Fig. 1: Susceptibility assessment of isolates groups to PPQ, MQ and MQ-PPQ.

In vitro susceptibility of sensitive (sensitive, n = 5, green), PPQ-resistant (KEL1/PLA1, n = 9, blue) and MQ-resistant (MQ-R, n = 17, yellow) parasites to PPQ (A), MQ (B), and paired MQ–PPQ (C). Mean and standard deviation are shown on the graphs. Kruskal–Wallis followed by Dunn’s multiple comparison test or ordinary one-way ANOVA followed by Tukey’s or Dunnett’s T3 multiple comparison tests were used for statistical analysis. P-values are based on two-sided tests. A Susceptibility of clinical isolates to PPQ measured by PSA. KEL1/PLA1 isolates have a significantly higher survival rate than both Sensitive (*** p = 0.0003) and MQ-R parasites (**** p = 5.00 × 10⁻⁵). Shapiro–Wilk test confirmed normality for the KEL1/PLA1 group (p = 0.9503) but not for MQ-R group (**** p = 2.00 × 10⁻⁶). B Susceptibility of clinical isolates to MQ measured by [³H]-hypoxanthine incorporation. MQ-R isolates have significantly higher IC_50s than both Sensitive (**** p = 3.70 × 10⁻⁵) and KEL1/PLA1 parasites (**** p = 3.00 × 10⁻⁸). Shapiro–Wilk test p-values were 0.1370 (Sensitive), 0.6103 (KEL1/PLA1), and 0.1747 (MQ-R). C Susceptibility of clinical isolates to PPQ and MQ co-exposure.

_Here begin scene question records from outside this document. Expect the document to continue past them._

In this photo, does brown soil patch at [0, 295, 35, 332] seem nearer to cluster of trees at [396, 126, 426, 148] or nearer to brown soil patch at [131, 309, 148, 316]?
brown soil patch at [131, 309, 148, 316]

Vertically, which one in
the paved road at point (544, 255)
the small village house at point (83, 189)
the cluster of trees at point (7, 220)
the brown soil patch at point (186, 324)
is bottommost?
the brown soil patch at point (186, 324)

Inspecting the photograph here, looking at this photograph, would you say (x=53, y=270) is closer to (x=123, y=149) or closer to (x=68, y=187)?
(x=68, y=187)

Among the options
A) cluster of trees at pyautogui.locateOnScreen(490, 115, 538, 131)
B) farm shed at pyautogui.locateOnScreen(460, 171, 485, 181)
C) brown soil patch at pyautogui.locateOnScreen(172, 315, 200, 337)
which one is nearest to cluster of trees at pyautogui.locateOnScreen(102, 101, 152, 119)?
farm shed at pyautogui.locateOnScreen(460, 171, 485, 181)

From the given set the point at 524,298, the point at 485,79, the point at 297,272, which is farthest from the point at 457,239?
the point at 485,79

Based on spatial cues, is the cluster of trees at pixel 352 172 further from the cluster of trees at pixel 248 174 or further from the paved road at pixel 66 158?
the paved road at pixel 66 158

Survival IC_50s were calculated after measuring the survival rate of parasites at increasing concentrations of MQ–PPQ combination. MQ-R isolates exhibited significantly higher Survival IC_50s than both Sensitive (**** p = 5.00 × 10⁻⁶) and KEL1/PLA1 parasites (**** p = 2.40 × 10⁻⁵). Shapiro–Wilk test p-values were 0.5980 (Sensitive), 0.4375 (KEL1/PLA1), and 0.5649 (MQ-R). D Correlation between MQ IC₅₀ and MQ–PPQ Survival IC₅₀. The IC_50s of MQ and the Survival IC_50s of the combination MQ–PPQ exposure were highly correlated (r = 0.7347, **** p = 2.53 × 10⁻⁶ Spearman correlation test, Shapiro-Wilk test for normality gave * p value = 0.0350). Source data are provided as a Source Data file.